To give you an example of how it could be beneficial:

I used to own a 94 Camaro Z28. The engine in it was a Gen-II LT1 350. This engine has what's called an Optispark Distributor. The Opti sits on the front of the engine behind the water pump. If you replaced the distributor, you'd want to ensure it's going to run correct before you put the water pump back on and fill it up with coolant. So, you start it up and let it run for a few seconds. There's not enough heat build up to cause any issues, so ... no harm; no foul.

11

An engine is a very large thermal mass. When the engine is cold it takes time to warm up. If you only run the engine for 15 to 30 seconds from cold there should be no problem. Running the engine any longer than that may cause the engine to overheat.

4

There are two answers to this question:

Theoretically, radiators are completely optional on engines. Air cooled engines have existed for a very long time. The function of the radiator on these engines is replaced by cooling fins to extract the heat and release it into the air, and they also have oil coolers as well to carry out the heat. However, if your car was designed to require a radiator, you really do need one. There is no benefit to removing it.

That being said, you CAN run a water cooled car without a radiator, but it is risky and requires you to shut down the car whenever it gets above normal operating temperature and let it cool off via convection.

If you have a big container of water (like a cooler with an electric pump in the trunk or passenger area) you can pump water into the engine and instead of it flowing out into a radiator, you can pump that water back in to the cooler. It will eventually become boiling hot, at which point you must stop operating the car and either wait for it to become cool again or empty out the cooler and refill it from an external source of water like a hose.

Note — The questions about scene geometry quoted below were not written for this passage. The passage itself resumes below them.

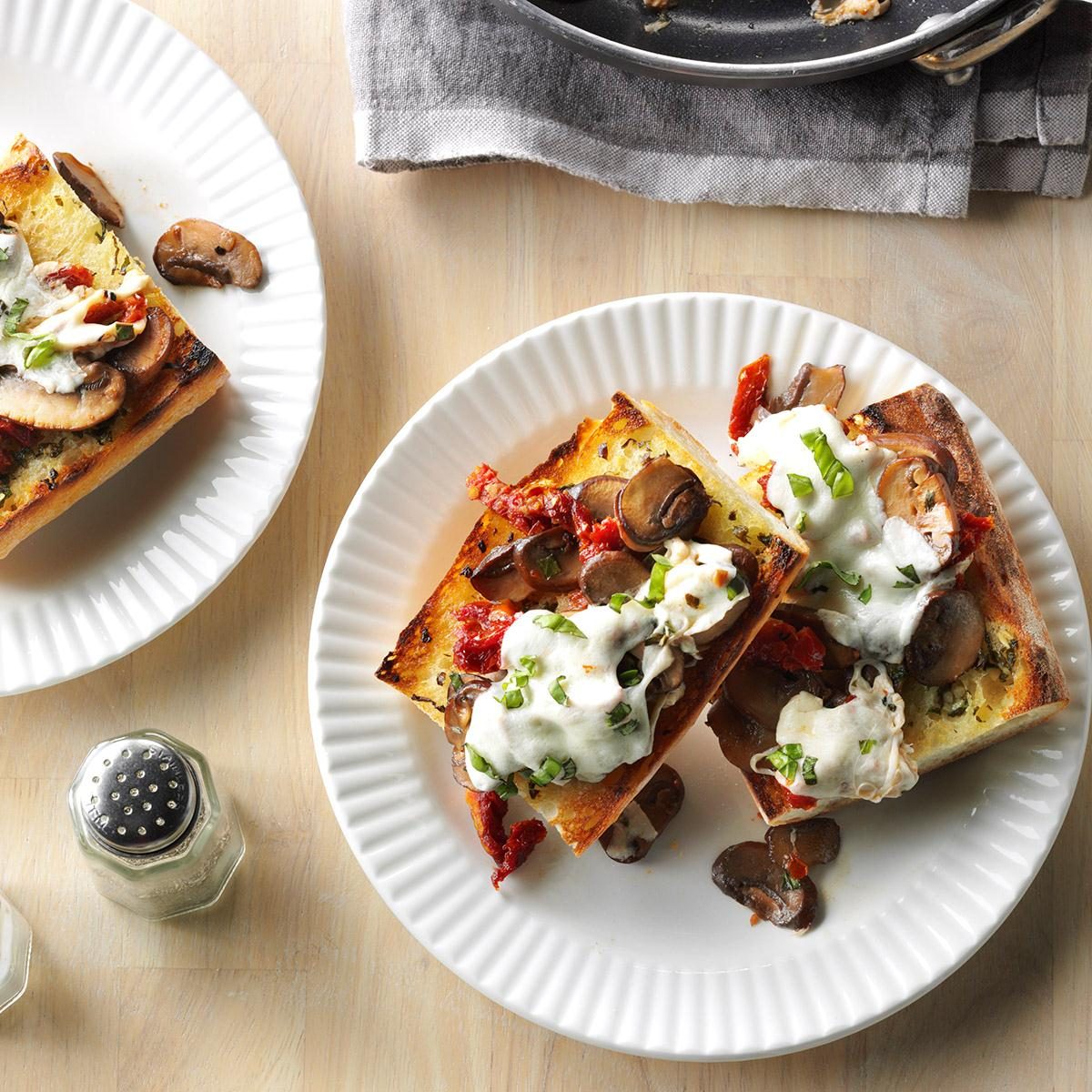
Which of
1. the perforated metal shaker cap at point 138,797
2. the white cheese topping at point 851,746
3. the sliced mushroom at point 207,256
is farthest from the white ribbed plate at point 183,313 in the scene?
the white cheese topping at point 851,746

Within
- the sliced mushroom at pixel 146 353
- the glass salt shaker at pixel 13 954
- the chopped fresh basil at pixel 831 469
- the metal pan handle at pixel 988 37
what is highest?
the metal pan handle at pixel 988 37

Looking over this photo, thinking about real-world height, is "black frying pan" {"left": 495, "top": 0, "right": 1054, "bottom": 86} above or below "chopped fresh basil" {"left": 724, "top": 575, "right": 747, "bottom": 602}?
above

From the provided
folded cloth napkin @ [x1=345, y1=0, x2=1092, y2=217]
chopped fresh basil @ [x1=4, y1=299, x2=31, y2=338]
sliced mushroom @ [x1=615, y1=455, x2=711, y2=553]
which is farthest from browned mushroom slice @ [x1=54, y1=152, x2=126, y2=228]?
sliced mushroom @ [x1=615, y1=455, x2=711, y2=553]

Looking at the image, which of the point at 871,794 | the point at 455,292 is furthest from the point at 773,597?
the point at 455,292

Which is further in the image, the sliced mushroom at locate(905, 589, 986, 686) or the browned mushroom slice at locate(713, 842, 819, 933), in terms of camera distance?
the browned mushroom slice at locate(713, 842, 819, 933)

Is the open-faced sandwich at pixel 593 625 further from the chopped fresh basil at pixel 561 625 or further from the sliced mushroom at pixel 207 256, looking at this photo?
the sliced mushroom at pixel 207 256

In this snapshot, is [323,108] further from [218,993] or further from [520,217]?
[218,993]

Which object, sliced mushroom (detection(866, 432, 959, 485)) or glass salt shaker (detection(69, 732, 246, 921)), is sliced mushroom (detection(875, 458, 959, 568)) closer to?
sliced mushroom (detection(866, 432, 959, 485))

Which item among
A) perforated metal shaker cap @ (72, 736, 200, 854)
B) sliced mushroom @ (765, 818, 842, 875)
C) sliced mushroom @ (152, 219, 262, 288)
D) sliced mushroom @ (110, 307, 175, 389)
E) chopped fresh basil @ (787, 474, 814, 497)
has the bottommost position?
sliced mushroom @ (765, 818, 842, 875)
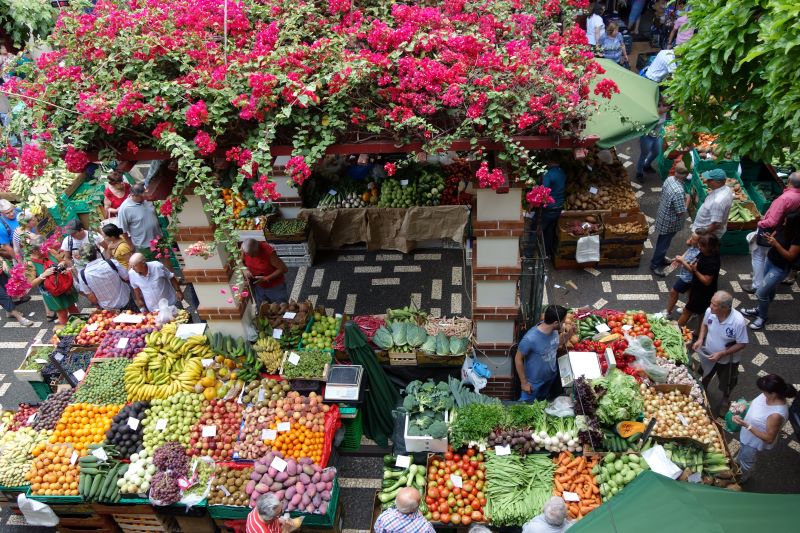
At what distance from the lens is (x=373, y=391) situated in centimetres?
686

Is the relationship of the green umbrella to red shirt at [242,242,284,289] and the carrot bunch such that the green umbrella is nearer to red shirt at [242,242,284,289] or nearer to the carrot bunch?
red shirt at [242,242,284,289]

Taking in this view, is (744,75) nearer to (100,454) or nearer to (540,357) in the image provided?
(540,357)

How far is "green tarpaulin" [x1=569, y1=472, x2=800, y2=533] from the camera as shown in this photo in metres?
3.52

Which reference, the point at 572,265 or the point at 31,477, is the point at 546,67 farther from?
the point at 31,477

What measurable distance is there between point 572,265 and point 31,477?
24.7 ft

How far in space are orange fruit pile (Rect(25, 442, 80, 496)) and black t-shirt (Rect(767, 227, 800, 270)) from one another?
27.6ft

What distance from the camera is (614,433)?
605 cm

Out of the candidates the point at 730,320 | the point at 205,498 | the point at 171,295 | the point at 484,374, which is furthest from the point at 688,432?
the point at 171,295

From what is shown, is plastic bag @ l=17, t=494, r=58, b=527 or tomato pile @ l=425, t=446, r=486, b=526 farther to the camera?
plastic bag @ l=17, t=494, r=58, b=527

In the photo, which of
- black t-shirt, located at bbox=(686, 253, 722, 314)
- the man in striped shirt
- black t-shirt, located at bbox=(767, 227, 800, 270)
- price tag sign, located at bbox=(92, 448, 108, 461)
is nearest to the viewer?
the man in striped shirt

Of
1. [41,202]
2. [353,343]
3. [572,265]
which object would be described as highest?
[41,202]

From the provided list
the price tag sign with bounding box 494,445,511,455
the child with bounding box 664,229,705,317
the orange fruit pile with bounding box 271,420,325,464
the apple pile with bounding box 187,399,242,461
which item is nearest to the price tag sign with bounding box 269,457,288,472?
the orange fruit pile with bounding box 271,420,325,464

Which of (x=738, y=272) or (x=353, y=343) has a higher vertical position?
(x=353, y=343)

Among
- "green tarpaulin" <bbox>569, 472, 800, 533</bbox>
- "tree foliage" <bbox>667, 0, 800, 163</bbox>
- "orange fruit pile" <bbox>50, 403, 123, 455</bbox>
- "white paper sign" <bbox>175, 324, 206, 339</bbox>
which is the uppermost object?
"tree foliage" <bbox>667, 0, 800, 163</bbox>
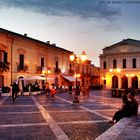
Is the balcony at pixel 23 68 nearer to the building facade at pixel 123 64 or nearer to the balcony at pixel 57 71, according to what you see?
the balcony at pixel 57 71

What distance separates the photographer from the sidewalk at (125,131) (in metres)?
7.13

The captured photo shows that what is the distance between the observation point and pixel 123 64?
4916 cm

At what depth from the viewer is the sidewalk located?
7133 mm

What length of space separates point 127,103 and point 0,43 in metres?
23.1

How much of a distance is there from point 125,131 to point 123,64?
42.1 metres

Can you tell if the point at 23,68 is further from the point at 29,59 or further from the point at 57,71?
the point at 57,71

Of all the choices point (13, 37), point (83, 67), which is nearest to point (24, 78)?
point (13, 37)

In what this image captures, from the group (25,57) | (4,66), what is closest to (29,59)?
(25,57)

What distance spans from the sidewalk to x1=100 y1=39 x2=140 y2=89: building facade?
38370 mm

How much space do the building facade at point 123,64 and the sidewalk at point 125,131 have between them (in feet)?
126

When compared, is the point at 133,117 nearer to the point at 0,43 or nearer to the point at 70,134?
the point at 70,134

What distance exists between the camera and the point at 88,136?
27.4 feet

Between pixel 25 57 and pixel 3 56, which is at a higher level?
pixel 25 57

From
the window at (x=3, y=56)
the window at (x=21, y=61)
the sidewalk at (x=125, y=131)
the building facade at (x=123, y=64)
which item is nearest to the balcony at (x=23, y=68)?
the window at (x=21, y=61)
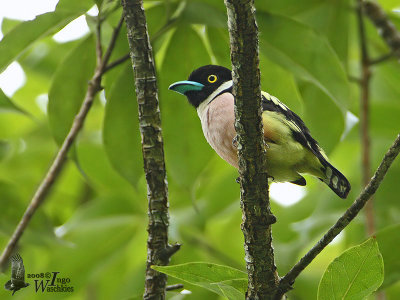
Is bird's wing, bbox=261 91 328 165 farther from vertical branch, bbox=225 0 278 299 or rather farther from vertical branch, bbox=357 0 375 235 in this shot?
vertical branch, bbox=225 0 278 299

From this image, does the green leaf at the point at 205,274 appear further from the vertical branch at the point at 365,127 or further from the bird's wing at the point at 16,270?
the vertical branch at the point at 365,127

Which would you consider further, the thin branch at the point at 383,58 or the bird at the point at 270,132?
the thin branch at the point at 383,58

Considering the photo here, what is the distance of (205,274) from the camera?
217 centimetres

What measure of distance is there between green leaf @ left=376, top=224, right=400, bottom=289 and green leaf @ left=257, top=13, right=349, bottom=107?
26.1 inches

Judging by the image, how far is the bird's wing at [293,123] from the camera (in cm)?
291

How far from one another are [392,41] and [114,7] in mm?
2110

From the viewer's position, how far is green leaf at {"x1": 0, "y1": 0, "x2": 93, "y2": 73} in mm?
2799

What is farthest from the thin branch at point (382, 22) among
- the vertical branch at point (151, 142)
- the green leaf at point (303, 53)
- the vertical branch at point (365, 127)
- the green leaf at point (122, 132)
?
the vertical branch at point (151, 142)

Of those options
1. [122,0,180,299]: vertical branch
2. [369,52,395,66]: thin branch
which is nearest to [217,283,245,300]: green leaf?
[122,0,180,299]: vertical branch

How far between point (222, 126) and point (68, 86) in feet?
2.86

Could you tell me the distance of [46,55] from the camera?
5.08 metres

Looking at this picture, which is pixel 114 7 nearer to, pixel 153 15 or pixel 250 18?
pixel 153 15

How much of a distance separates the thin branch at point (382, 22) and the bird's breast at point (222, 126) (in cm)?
165

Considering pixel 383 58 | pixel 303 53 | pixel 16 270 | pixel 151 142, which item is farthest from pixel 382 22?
pixel 16 270
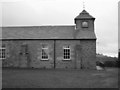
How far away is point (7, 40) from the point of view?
27.5 m


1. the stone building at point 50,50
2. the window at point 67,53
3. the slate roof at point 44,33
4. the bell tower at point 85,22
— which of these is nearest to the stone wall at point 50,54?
the stone building at point 50,50

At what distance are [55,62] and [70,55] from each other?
2.56 m

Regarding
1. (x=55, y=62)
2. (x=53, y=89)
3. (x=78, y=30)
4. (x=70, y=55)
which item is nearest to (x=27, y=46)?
(x=55, y=62)

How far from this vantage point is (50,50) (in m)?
26.8

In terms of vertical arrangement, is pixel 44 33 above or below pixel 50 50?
above

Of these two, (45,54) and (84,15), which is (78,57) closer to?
(45,54)

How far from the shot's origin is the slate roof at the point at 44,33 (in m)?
27.2

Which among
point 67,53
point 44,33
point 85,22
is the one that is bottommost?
point 67,53

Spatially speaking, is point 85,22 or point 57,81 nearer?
point 57,81

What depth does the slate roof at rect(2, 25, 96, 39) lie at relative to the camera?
89.2 feet

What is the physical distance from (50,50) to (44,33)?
11.1 feet

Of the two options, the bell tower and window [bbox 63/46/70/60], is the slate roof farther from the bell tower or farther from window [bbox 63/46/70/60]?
window [bbox 63/46/70/60]

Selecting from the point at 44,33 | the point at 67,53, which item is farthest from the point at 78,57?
the point at 44,33

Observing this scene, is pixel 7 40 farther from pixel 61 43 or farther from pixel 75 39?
pixel 75 39
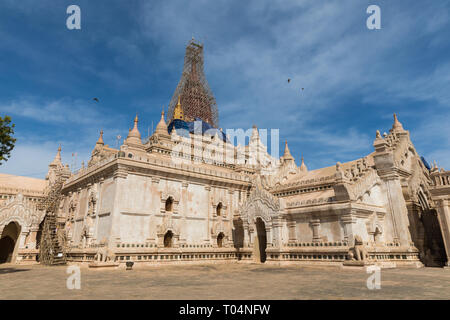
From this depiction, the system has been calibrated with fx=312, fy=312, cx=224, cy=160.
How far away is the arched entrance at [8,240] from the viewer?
30.8 meters

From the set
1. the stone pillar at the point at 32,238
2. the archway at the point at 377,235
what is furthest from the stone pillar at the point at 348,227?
the stone pillar at the point at 32,238

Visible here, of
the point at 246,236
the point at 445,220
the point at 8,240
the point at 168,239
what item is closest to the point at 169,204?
the point at 168,239

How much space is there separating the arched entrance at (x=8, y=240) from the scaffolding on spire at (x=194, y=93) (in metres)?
32.5

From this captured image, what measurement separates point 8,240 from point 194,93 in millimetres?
40383

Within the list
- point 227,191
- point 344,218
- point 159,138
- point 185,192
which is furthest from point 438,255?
point 159,138

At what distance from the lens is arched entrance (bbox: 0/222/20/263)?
30.8 meters

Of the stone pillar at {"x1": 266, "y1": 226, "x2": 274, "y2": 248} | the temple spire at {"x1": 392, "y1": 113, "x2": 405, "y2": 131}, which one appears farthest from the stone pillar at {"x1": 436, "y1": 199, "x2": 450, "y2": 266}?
the stone pillar at {"x1": 266, "y1": 226, "x2": 274, "y2": 248}

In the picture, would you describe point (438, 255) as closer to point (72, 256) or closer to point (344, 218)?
point (344, 218)

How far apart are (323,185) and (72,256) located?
70.2 ft

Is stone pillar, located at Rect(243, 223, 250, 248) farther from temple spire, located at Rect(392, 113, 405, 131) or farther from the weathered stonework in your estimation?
temple spire, located at Rect(392, 113, 405, 131)

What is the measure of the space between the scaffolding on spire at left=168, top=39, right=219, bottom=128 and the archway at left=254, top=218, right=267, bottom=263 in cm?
3563

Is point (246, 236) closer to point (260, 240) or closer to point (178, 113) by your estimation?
point (260, 240)

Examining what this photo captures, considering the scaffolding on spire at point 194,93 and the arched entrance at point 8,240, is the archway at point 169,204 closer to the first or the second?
the arched entrance at point 8,240

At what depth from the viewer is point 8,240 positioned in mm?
31578
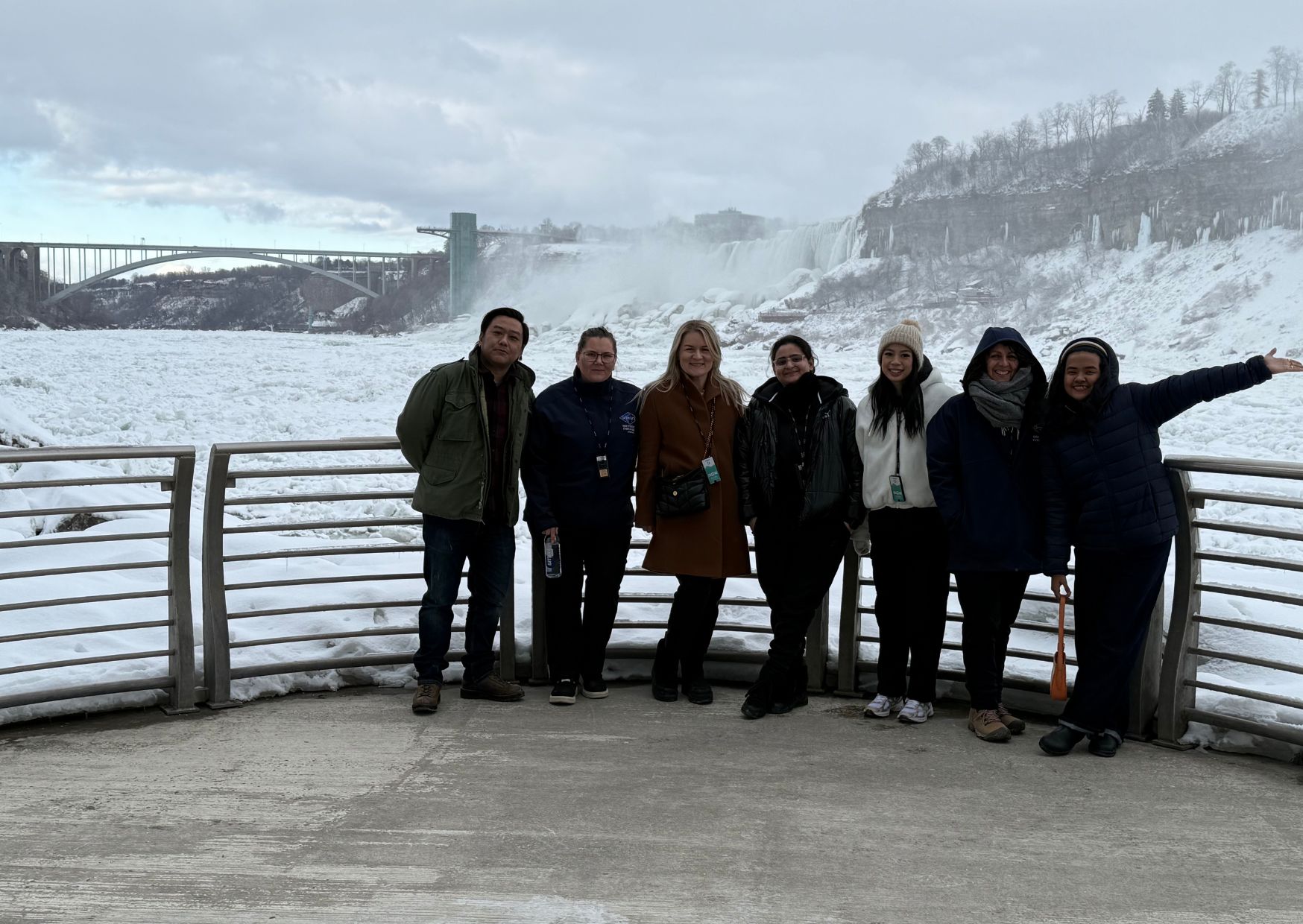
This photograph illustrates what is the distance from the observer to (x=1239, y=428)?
89.5ft

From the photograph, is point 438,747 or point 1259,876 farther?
point 438,747

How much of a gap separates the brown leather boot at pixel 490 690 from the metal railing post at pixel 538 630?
9.1 inches

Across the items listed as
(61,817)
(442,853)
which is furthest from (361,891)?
(61,817)

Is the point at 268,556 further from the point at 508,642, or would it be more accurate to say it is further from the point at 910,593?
the point at 910,593

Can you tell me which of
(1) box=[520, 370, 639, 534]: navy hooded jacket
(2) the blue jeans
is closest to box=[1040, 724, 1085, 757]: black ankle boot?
(1) box=[520, 370, 639, 534]: navy hooded jacket

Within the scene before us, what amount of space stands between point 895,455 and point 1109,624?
944 millimetres

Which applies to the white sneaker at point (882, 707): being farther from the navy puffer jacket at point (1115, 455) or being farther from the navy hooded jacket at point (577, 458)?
the navy hooded jacket at point (577, 458)

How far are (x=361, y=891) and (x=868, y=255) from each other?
203 ft

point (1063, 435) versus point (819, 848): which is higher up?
point (1063, 435)

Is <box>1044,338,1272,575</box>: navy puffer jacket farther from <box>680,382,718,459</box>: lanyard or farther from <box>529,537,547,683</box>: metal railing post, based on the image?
<box>529,537,547,683</box>: metal railing post

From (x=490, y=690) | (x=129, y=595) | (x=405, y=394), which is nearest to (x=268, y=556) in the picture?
(x=129, y=595)

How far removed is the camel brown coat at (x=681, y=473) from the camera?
13.7 ft

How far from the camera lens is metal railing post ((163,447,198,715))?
13.2 feet

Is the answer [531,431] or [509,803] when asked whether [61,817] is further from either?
[531,431]
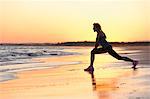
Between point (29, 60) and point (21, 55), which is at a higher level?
point (29, 60)

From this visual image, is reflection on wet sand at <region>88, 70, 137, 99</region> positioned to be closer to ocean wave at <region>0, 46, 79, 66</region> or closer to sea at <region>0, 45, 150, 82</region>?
sea at <region>0, 45, 150, 82</region>

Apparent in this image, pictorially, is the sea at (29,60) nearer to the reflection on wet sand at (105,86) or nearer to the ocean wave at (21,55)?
the ocean wave at (21,55)

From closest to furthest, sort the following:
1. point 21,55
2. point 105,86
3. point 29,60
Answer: point 105,86 → point 29,60 → point 21,55

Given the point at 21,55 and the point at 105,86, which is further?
the point at 21,55

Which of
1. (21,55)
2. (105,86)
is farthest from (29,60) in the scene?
(105,86)

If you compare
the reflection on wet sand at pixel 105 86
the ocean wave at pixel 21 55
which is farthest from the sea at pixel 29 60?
the reflection on wet sand at pixel 105 86

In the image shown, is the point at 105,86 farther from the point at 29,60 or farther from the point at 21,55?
the point at 21,55

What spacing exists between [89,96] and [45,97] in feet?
2.58

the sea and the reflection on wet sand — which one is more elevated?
the reflection on wet sand

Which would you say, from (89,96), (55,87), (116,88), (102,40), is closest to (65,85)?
(55,87)

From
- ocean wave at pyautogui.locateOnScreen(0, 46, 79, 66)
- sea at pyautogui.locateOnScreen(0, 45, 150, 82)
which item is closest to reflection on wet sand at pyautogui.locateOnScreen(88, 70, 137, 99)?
sea at pyautogui.locateOnScreen(0, 45, 150, 82)

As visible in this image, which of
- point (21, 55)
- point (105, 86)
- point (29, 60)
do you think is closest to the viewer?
point (105, 86)

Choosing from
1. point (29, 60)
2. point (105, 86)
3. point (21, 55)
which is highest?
point (105, 86)

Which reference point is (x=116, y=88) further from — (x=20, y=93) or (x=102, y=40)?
(x=102, y=40)
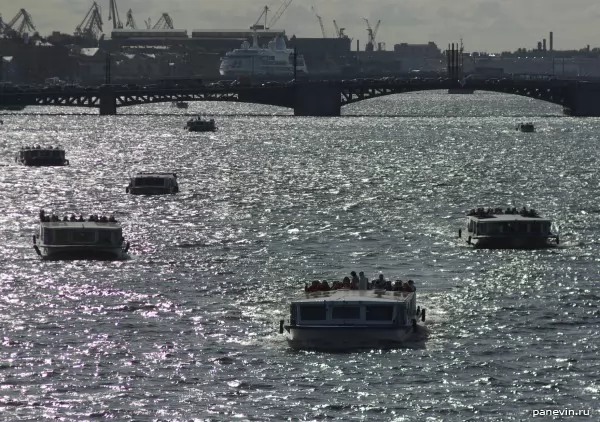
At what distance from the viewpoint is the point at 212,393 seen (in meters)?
57.3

If you have a big enough reservoir of coolant, you can cover pretty significant distances with this approach, but it requires that you keep the engine's water passages completely filled (so the coolant temperature sensor is covered in circulating water) and you have an accurate temperature sensor.

Even if you just seal off the coolant hoses and only operate the car with the water inside the engine, it will run safely until it becomes hot. At this point, you either shut it off and wait for it to get cold again or you keep driving and kill the engine. If you keep driving, your engine will be in serious trouble. The heads will warp, the head gaskets will blow and the oil will probably lose some of it's lubricating qualities. Whether the bearings coke up or the heads crack first is really dependent on the design of the engine, but you really don't want to drive the car like this.

Generally speaking, the less coolant you have in the engine, the faster it will heat up. The block itself has little thermal inertia compared to the water and the heat output of even small engines is extremely high. Gasoline engines typically generate kilowatts of energy, a significant portion of which (about 2/3rds) is lost as heat. A good portion of that is dumped into the coolant. Also, if you use water instead of anti-freeze mix, the engine will take longer to heat up, as water has much higher specific heat.

2

Only based on your question. The answer is yes. You can run an engine without radiator. You just need to find an alternative way of keeping it coolor you will end breaking it. It's not immediate, but once the engine warms too much it will break.

There are many engines that were develop specifically with this purpose in mind and only use the air flow to keep the temperature down.

The engines that I know are mostly used in scooters and cars. One notable case is the original Beetle.

  • Porsche was selling air-cooled 911s as late as 1998 in the US. – TMN Feb 2 '16 at 18:06
2

Be weary of running your water pump with out fluid, that could cause damage. But as far as just the engine, it won't be an issue as long as it doesnt get hot and is only run for a short amount of time.

  • This is the actual correct answer. People here are insane. You DO NOT run a water cooled engine without water in it. The sleeves will superheat, and the block can warp. You WILL lose a head gasket. I would know, I've done this scenario. Further, on many cars, if water isn't flowing the thermometer does not function accurately. So you "can" start a car without water and even run it for 30-60 seconds but any more and you're asking for trouble. And afterward you need a LONG time to cool off because the inner heat can't escape easily. – Katastic Voyage Sep 27 at 2:54
2

Some cars designed for drag race pulls fill the coolant cavities with a hard material and remove the cooling system. This allows higher boost pressure for short periods.

Also be warned without coolant the temp sensor may not work because it will be in contact with air and not liquid.